## EXTRAIT CHOISI
·····

Face à cette gauche modérée et réformiste, la gauche radicale amène une critique plus sévère du libéralisme politique et économique, considérant que le gouvernement représentatif et l’économie de marché ne permettent pas de maximiser les libertés individuelles et d’assurer la justice. Elle rejette donc les prémisses des démocraties libérales en prônant une forme radicale de participation citoyenne (démocratie directe), une transformation substantielle de l’État bourgeois ou encore l’abolition pure et simple de toute forme de gouvernement centralisé. Du point de vue économique, la gauche radicale met de l’avant les vertus de l’autogestion, la planification démocratique, l’abolition de la propriété privée des moyens de production et toutes formes de transformations nécessaires au dépassement du système capitaliste. Si le libéralisme de gauche représente la négation du libéralisme abstrait (néolibéral) par la mise en place d’institutions régulatrices, la gauche radicale rejette la critique abstraite du néolibéralisme par la gauche libérale, qui occulte les rapports de forces asymétriques du capitalisme et les contraintes structurelles qui empêchent une réelle libération des individus, laquelle ne deviendra possible que par une transformation globale du système économique et politique.

La gauche radicale propose donc une critique beaucoup plus systématique du néolibéralisme que la version naïve du libéralisme progressiste, mais entretient la même méfiance face au pouvoir potentiellement oppresseur des institutions, celles-ci pouvant entraîner une perte de liberté individuelle et une discrimination implicite de divers groupes sociaux. Tandis que la gauche libérale possède une conception instrumentale des institutions (outils de régulation économique, politique et sociale), la gauche radicale rejette systématiquement toute forme de structure ou d’institutions qui ne seraient pas strictement contrôlés par des groupes affinitaires, l’autogestion ou une démocratie directe. Les idées de Nation, de Peuple et de Souveraineté suscitent généralement une réaction allergique de cette gauche anti-institutionnaliste, parce que ces notions sont conçues comme des fictions qui occultent la lutte des classes, des unités homogènes étouffant les différences individuelles et l’identité des minorités.

La gauche radicale est donc davantage pluraliste que la gauche libérale, car elle dépasse une vision purement abstraite de l’individu (homo economicus ou citoyen d’un État) pour considérer l’ensemble des particularismes qui doivent être pris en compte pour éviter toute forme de domination en termes de sexe, genre, race, ethnie, âge, capacité physique, etc. Elle favorise donc la déconstruction des identités collectives, la critique systématique des institutions, le rejet de la Tradition, etc. Elle concentre donc toute son attention sur le principe d’émancipation, rejetant les protections sociales (encastrées dans l’État et la culture) au profit d’une auto-organisation des individus et des groupes opprimés. Alors que la gauche modérée possède une vision faible de la protection sociale, la gauche anticapitaliste de tendance anarchiste suppose une conception négative de la protection sociale.

·····

## ENREGISTREMENTS DE DONNÉES

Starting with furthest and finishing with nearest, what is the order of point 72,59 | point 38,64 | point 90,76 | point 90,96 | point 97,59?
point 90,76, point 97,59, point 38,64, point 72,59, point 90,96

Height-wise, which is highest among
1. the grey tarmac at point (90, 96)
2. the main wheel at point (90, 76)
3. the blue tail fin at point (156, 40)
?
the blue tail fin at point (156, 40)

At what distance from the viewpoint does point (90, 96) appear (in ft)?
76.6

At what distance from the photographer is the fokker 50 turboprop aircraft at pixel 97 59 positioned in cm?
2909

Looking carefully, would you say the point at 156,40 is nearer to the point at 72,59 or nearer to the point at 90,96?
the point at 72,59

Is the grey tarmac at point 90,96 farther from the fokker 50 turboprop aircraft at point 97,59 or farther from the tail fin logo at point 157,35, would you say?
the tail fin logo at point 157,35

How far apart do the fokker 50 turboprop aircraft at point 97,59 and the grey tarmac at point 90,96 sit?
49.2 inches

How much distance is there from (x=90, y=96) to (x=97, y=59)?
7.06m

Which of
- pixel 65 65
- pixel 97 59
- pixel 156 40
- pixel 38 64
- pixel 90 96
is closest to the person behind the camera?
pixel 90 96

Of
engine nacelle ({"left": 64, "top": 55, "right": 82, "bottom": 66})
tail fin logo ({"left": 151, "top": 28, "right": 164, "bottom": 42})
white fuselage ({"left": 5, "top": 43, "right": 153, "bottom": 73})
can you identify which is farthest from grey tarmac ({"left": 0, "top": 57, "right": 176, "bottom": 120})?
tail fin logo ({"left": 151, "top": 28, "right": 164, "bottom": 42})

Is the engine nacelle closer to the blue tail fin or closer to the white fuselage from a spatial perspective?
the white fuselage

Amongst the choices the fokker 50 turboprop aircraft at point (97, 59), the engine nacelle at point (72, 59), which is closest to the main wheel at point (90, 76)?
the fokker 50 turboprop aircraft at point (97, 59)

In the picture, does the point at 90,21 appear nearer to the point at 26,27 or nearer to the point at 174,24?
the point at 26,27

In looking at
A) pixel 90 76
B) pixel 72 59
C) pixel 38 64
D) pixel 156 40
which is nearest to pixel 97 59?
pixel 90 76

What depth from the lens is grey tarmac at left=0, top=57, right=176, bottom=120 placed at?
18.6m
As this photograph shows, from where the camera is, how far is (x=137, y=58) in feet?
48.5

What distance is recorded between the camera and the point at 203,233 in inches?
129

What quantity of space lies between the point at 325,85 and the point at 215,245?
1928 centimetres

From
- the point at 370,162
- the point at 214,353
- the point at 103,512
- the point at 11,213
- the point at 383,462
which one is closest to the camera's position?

·····

## CONSIGNE 1
D'après l'extrait sur la gauche radicale, quelle forme de participation citoyenne cette gauche prône-t-elle ?
## CONSIGNE 2
Prolongez l'extrait sur la gauche radicale à partir de sa dernière phrase.

## RÉSULTAT DE L'EXERCICE 1
Elle prône une forme radicale de participation citoyenne, la démocratie directe.

## RÉSULTAT DE L'EXERCICE 2
Ces deux variantes de la gauche sont donc ancrées sur l’idée d’une auto-fondation de l’émancipation, incompatible avec une définition positive ou substantielle des institutions et l’idée de « société » comprise comme une totalité objective. Le libéralisme culturel est conservé, le libéralisme politique et économique étant préservés ou rejetés en fonction de la critique plus ou moins poussée de la marchandisation. C’est pourquoi ces deux formes dominantes de la gauche contemporaine (modérée ou anticapitaliste) représentent deux versions plus ou moins radicales du libéralisme ou du pluralisme, car elles opèrent une critique de la marchandisation à partir d’une conception négative de la liberté, fondée la primauté normative du principe d’émancipation. Sur le plan philosophique et académique, ces deux courants sont illustrés par l’opposition entre la philosophie politique anglo-saxonne (inspirée des travaux de John Rawls) et la théorie critique issue de la philosophie continentale et des sciences sociales, bien qu’il y ait un certain chevauchement entre ces deux traditions.

Les deux visages du nationalisme

Tandis que la gauche modérée et radicale critiquent le néolibéralisme par le biais de la question sociale (justice socio-économique) et le principe d’émancipation, le nationalisme met de l’avant la protection sociale de l’État-nation comme vecteur d’intégration de la communauté et de solidarité politique. La question nationale, particulièrement importante au Québec à cause de son histoire spécifique et du mouvement souverainiste, se retrouve également dans de nombreux pays européens. Le nationalisme peut prendre des visages variés comme l’indépendantisme (généralement progressiste à la manière des mouvements de libération nationale en Écosse et en Catalogne), ou le national-populisme de tendance conservatrice et identitaire qui insiste sur la protection de la solidarité nationale contre les méfaits de la marchandisation et des institutions européennes dans les État-nations déjà constitués. Si la première forme de nationalisme prend souvent une forme social-démocrate, réformiste, socialiste voire révolutionnaire, la deuxième s’apparente au conservatisme, à l’extrême droite, voire au fascisme dans certains cas (UKIP, Front national, Aube Dorée, etc.). Qu’est-ce qui unit et différencie ces deux courants, et pourquoi représentent-ils une voie distincte de la gauche libérale ou radicale ?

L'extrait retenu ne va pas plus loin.